# Look for a church BEFORE you move!



## Tim (Nov 22, 2013)

> What would you think of someone who told you that they had made arrangements to move to a new planet, and then asked if you knew if the atmosphere was breathable?



A plea to prospective university students - Reformation21 Blog

I came across this today regarding young adults who _first_ make the decision to attend a certain school, and _then_ ask about churches in that city. Unfortunately, this sequence is not limited to university students; I have seen several people on the Puritan Board who accept a position in another city and then ask for church recommendations. To the best of my knowledge, there is no currently active thread on this subject, so it is a good time to make this post because I am not speaking of anyone in particular. 

Brothers and sisters, please - do it the other way around if at all possible (and it usually is possible). Look first to provide for the spiritual benefit of your family, and then seek your employment or education accordingly.


----------



## Jack K (Nov 22, 2013)

We moved to where we are now knowing the church situation would likely have its difficulties. I looked at churches when I came here to interview for the job I ended up taking, and we researched them more before I accepted that job. We had discussions with friends (including elders) in our old church. I was scared to move—scared we'd never again find a church as good as the one we were leaving.

In the end, I came to see that I was idolizing a church where I was comfortable.
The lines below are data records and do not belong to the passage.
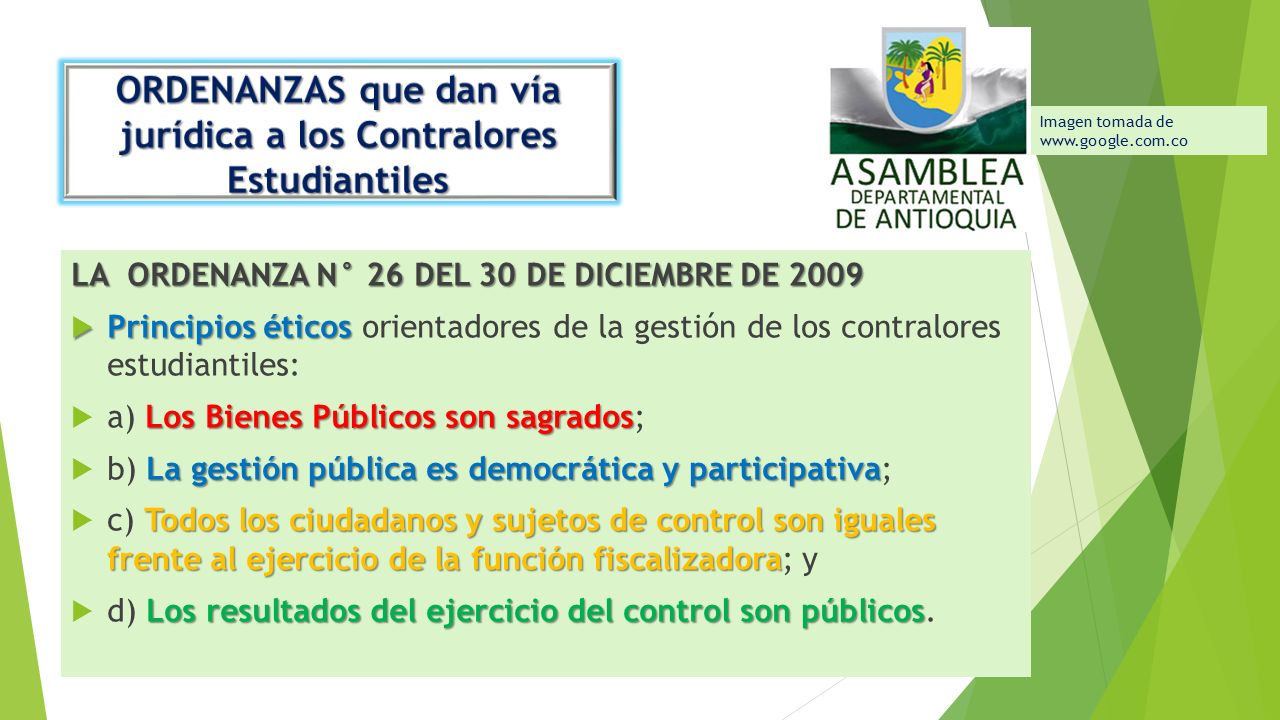 ORDENANZAS que dan vía jurídica a los Contralores Estudiantiles

ASAMBLEA DEPARTAMENTAL DE ANTIOQUIA

Imagen tomada de www.google.com.co

LA ORDENANZA N° 26 DEL 30 DE DICIEMBRE DE 2009

Principios éticos orientadores de la gestión de los contralores estudiantiles:

a) Los Bienes Públicos son sagrados;

b) La gestión pública es democrática y participativa;

c) Todos los ciudadanos y sujetos de control son iguales frente al ejercicio de la función fiscalizadora; y

d) Los resultados del ejercicio del control son públicos.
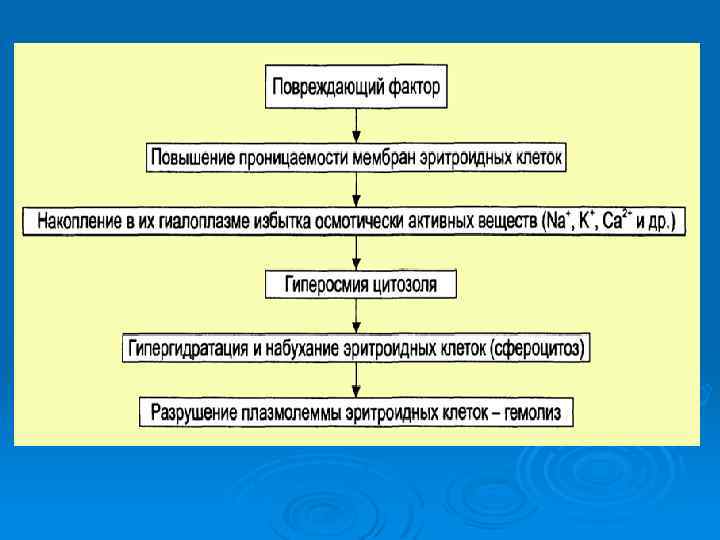 Повреждающий фактор

Повышение проницаемости мембран эритроидных клеток

Накопление в их гиалоплазме избытка осмотически активных веществ ($Na^+$, $K^+$, $Ca^{2+}$ и др.)

Гиперосмия цитозоля

Гипергидратация и набухание эритроидных клеток (сфероцитоз)

Разрушение плазмолеммы эритроидных клеток – гемолиз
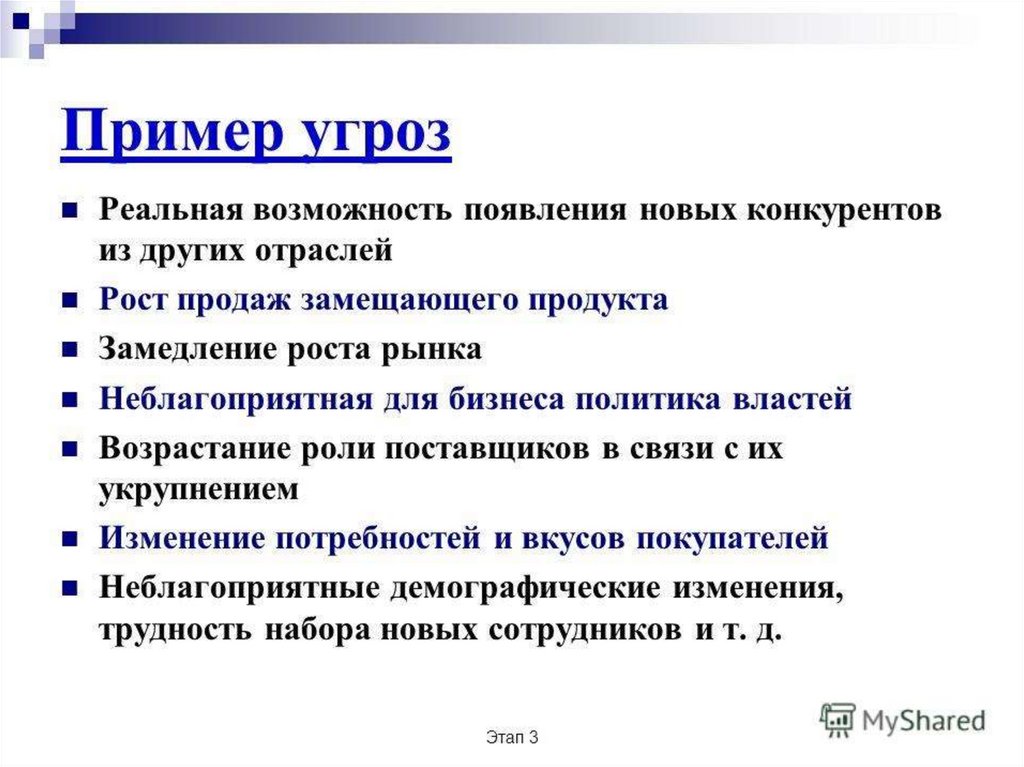 Пример угроз

- Реальная возможность появления новых конкурентов из других отраслей
- Рост продаж замещающего продукта
- Замедление роста рынка
- Неблагоприятная для бизнеса политика властей
- Возрастание роли поставщиков в связи с их укрупнением
- Изменение потребностей и вкусов покупателей
- Неблагоприятные демографические изменения, трудность набора новых сотрудников и т. д.

Этап 3

MyShared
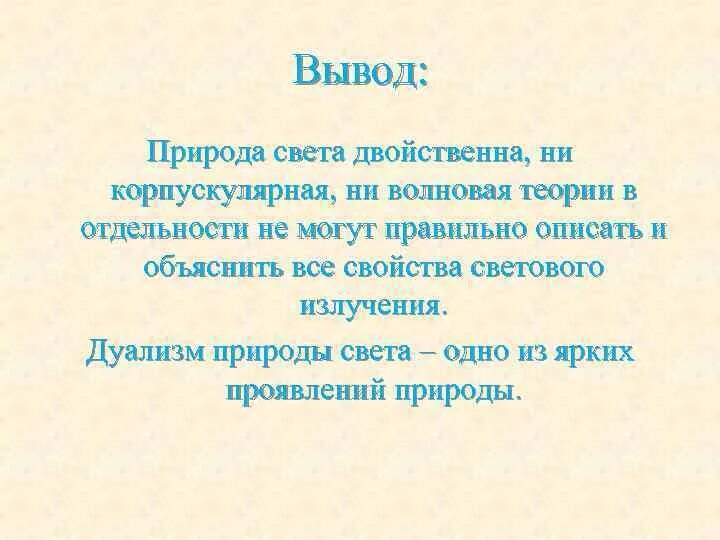 Вывод:

Природа света двойственна, ни корпускулярная, ни волновая теории в отдельности не могут правильно описать и объяснить все свойства светового излучения.

Дуализм природы света – одно из ярких проявлений природы.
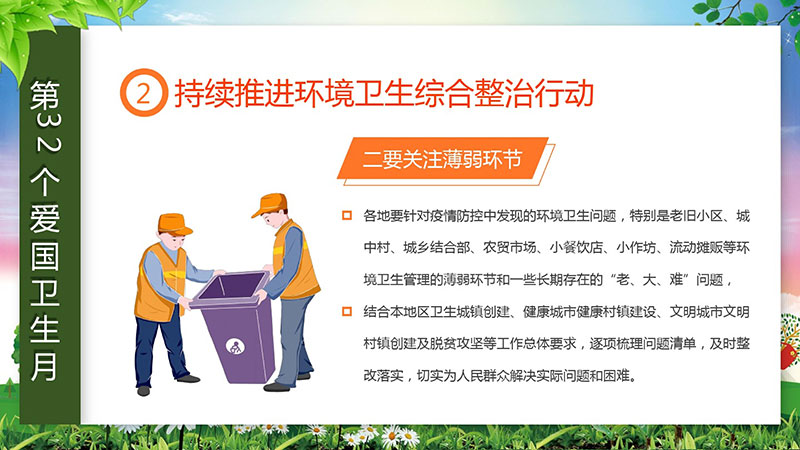 第32个爱国卫生月

2 持续推进环境卫生综合整治行动

二要关注薄弱环节

各地要针对疫情防控中发现的环境卫生问题，特别是老旧小区、城中村、城乡结合部、农贸市场、小餐饮店、小作坊、流动摊贩等环境卫生管理的薄弱环节和一些长期存在的“老、大、难”问题，

结合本地区卫生城镇创建、健康城市健康村镇建设、文明城市文明村镇创建及脱贫攻坚等工作总体要求，逐项梳理问题清单，及时整改落实，切实为人民群众解决实际问题和困难。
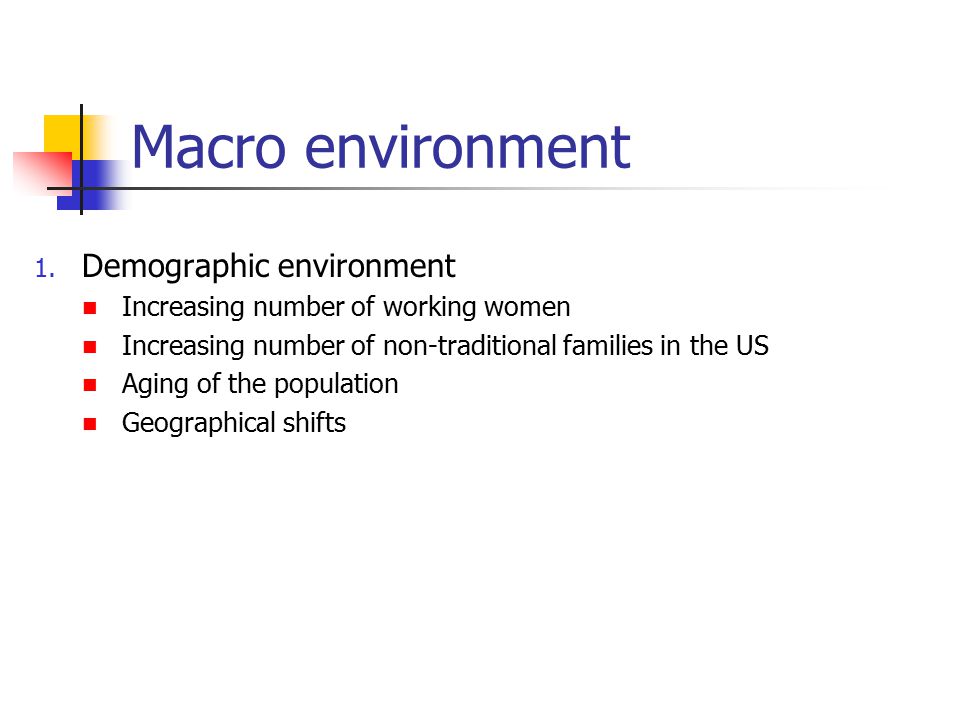 Macro environment

1. Demographic environment
   - Increasing number of working women
   - Increasing number of non-traditional families in the US
   - Aging of the population
   - Geographical shifts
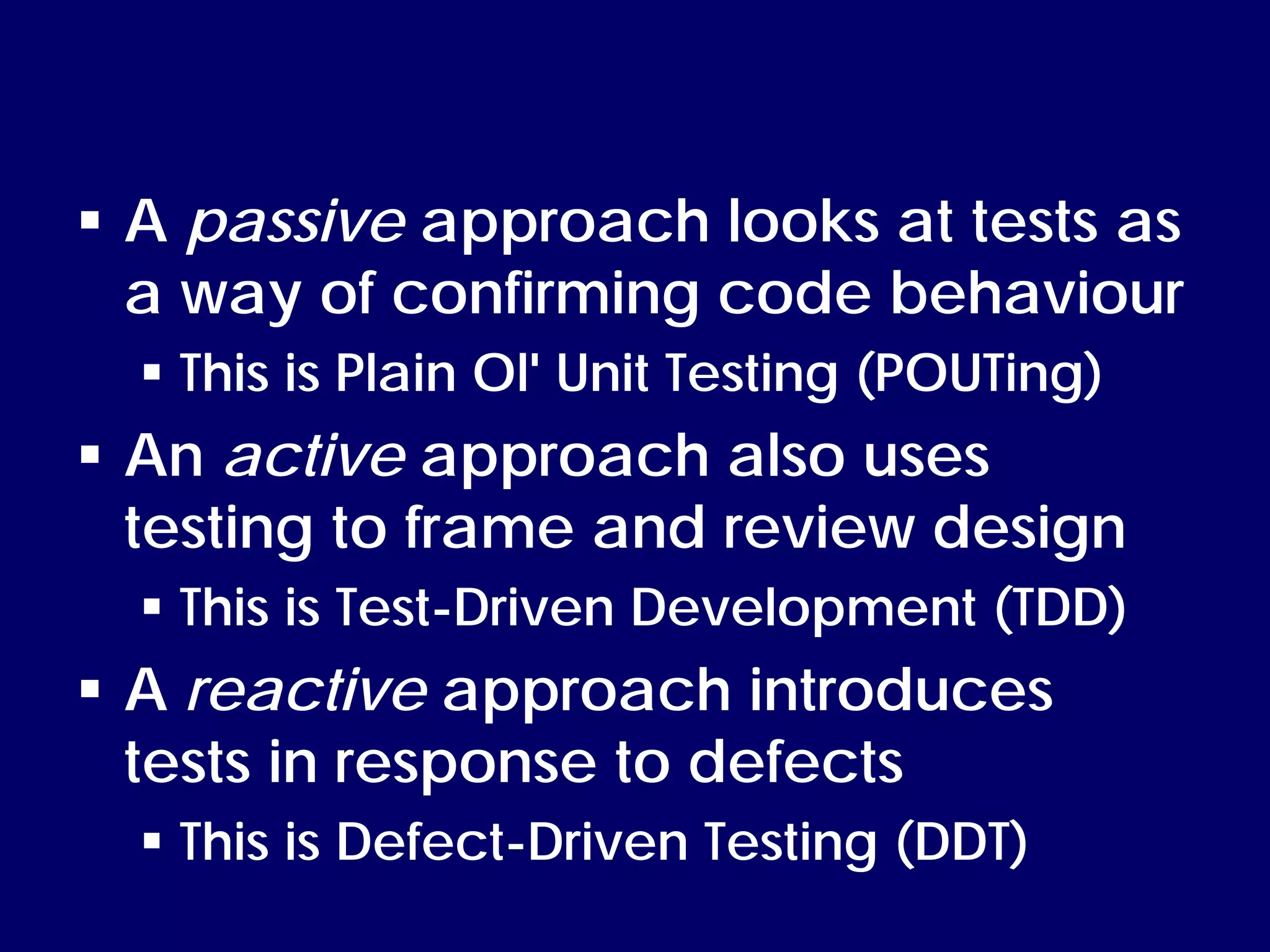 ▪ A passive approach looks at tests as a way of confirming code behaviour

▪ This is Plain Ol' Unit Testing (POUTing)

▪ An active approach also uses testing to frame and review design

▪ This is Test-Driven Development (TDD)

▪ A reactive approach introduces tests in response to defects

▪ This is Defect-Driven Testing (DDT)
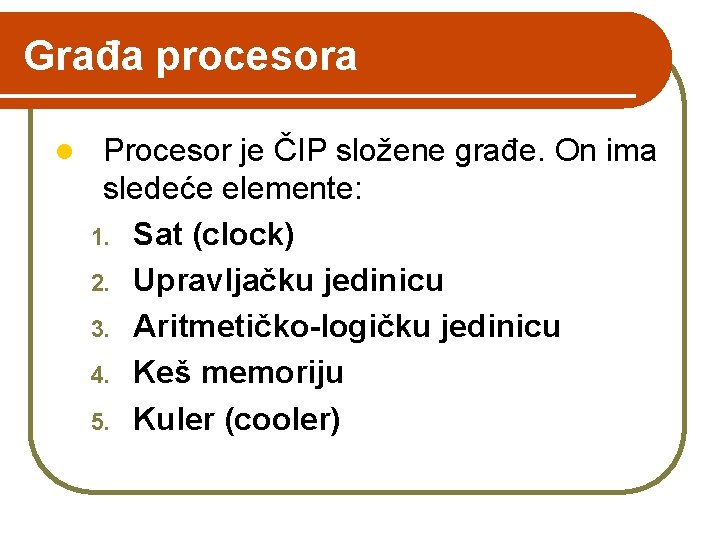 Građa procesora

Procesor je ČIP složene građe. On ima sledeće elemente:

1. Sat (clock)
2. Upravljačku jedinicu
3. Aritmetičko-logičku jedinicu
4. Keš memoriju
5. Kuler (cooler)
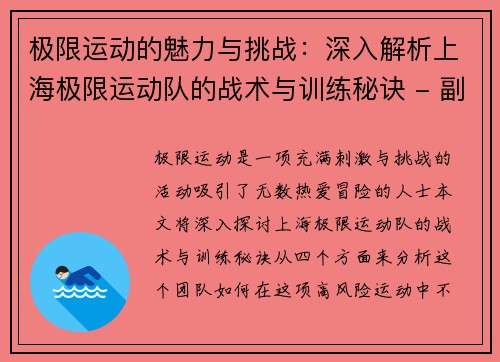 极限运动的魅力与挑战：深入解析上海极限运动队的战术与训练秘诀 - 副

极限运动是一项充满刺激与挑战的活动吸引了无数热爱冒险的人士本文将深入探讨上海极限运动队的战术与训练秘诀从四个方面来分析这个团队如何在这项高风险运动中不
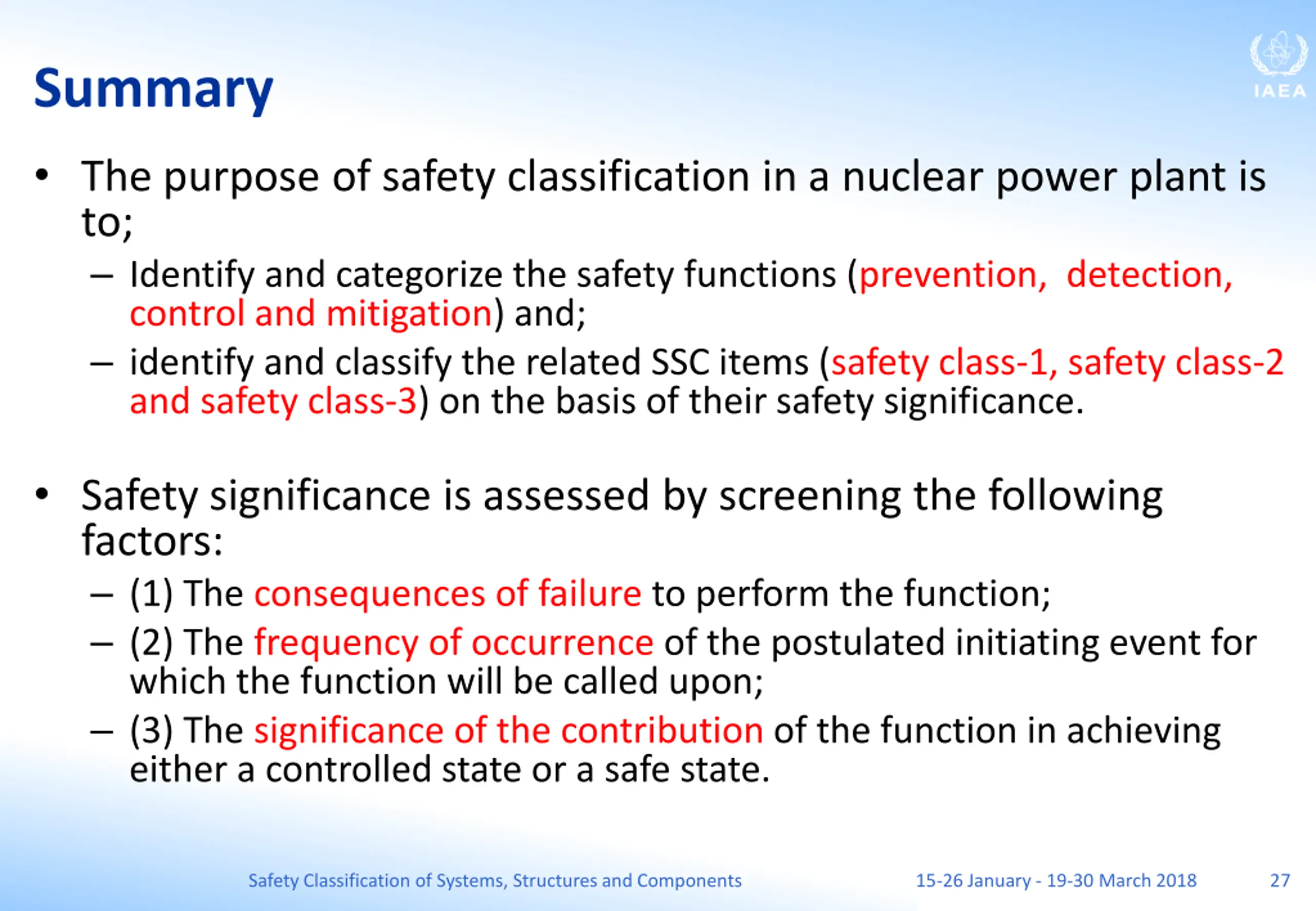 Summary

IAEA

• The purpose of safety classification in a nuclear power plant is to;
– Identify and categorize the safety functions (prevention, detection, control and mitigation) and;
– identify and classify the related SSC items (safety class-1, safety class-2 and safety class-3) on the basis of their safety significance.

• Safety significance is assessed by screening the following factors:
– (1) The consequences of failure to perform the function;
– (2) The frequency of occurrence of the postulated initiating event for which the function will be called upon;
– (3) The significance of the contribution of the function in achieving either a controlled state or a safe state.

Safety Classification of Systems, Structures and Components 15-26 January - 19-30 March 2018 27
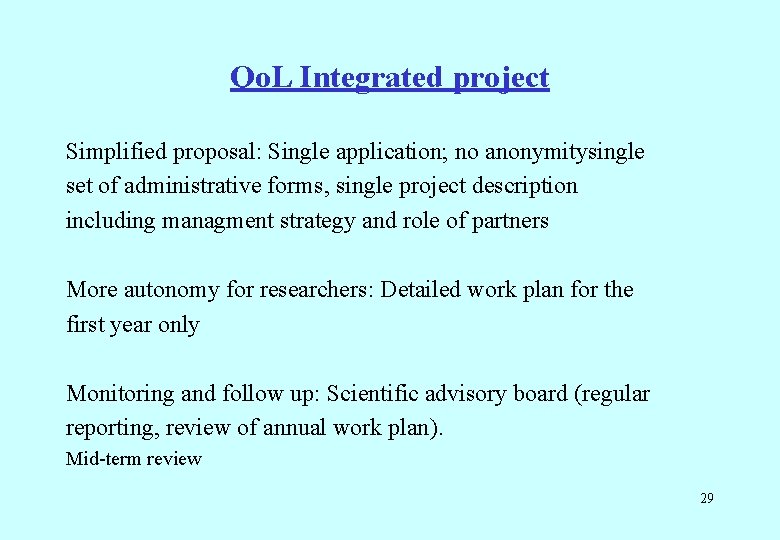 QoL Integrated project

Simplified proposal: Single application; no anonymitysingle set of administrative forms, single project description including managment strategy and role of partners

More autonomy for researchers: Detailed work plan for the first year only

Monitoring and follow up: Scientific advisory board (regular reporting, review of annual work plan).
Mid-term review

29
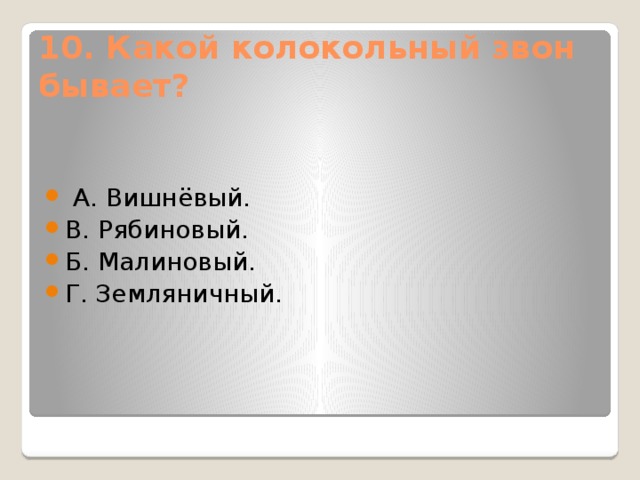 10. Какой колокольный звон бывает?

А. Вишнёвый.
В. Рябиновый.
Б. Малиновый.
Г. Земляничный.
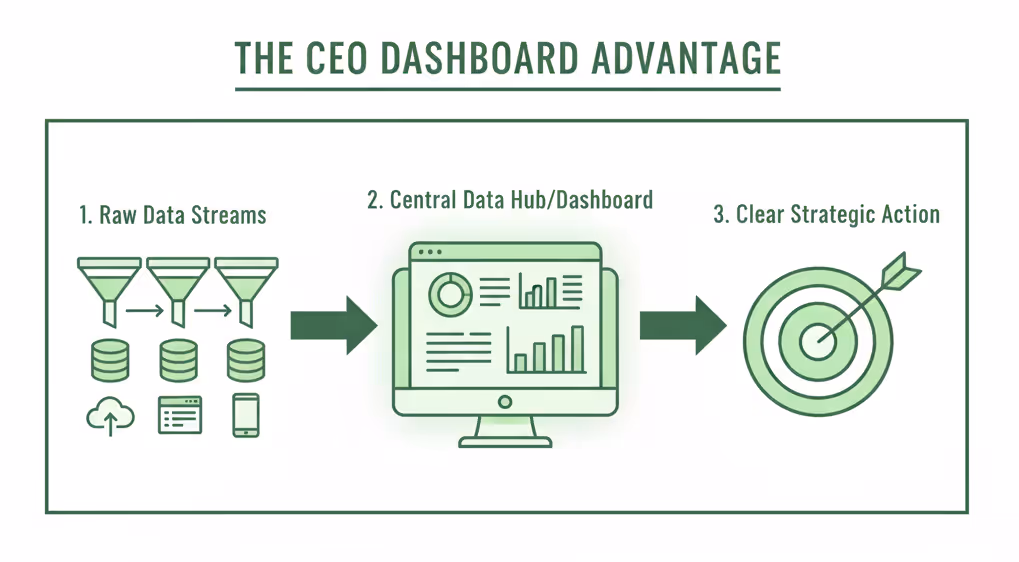 THE CEO DASHBOARD ADVANTAGE

1. Raw Data Streams

2. Central Data Hub/Dashboard

3. Clear Strategic Action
There were many other things that made taking the new job seem to be a godly decision, and the consensus in our old church was that we needed to go, find the best church we could here, and humbly set about serving that church and being a blessing to it even if it wouldn't be the "perfect" church—or anything close.

That's probably not the best approach for every person and situation, but I think it was right for me at that point in my life. I certainly didn't move blindly, though. I was concerned about what churches I would find here. And I would urge most young people, in particular, to follow the advice in the article.


----------



## Edward (Nov 22, 2013)

While one should look before they move, and even now in many cases view prospective churches online via video or live streaming, you've got to actually attend and meet the people before you know what you are getting into. Something that looks fine on the surface may be rotten underneath.


----------



## Unoriginalname (Nov 23, 2013)

When I have looked for jobs out of state I am was always shocked by how bleak the church situation is in some states. While the Mid Atlantic East Coast is not overflowing with solid churches, everything is so close together I could probably find 60 faithful churches in an hours drive away.


----------



## Free Christian (Nov 23, 2013)

Good advice Tim


----------



## joejohnston3 (Nov 23, 2013)

Yes, this is extremely critical and important. Luke 4:4 "And Jesus answered him, saying, It is written, That man shall not live by bread alone, but by every word of God." If we are to put God first in our lives then He needs to be our first thought in every decision and never an afterthought.


----------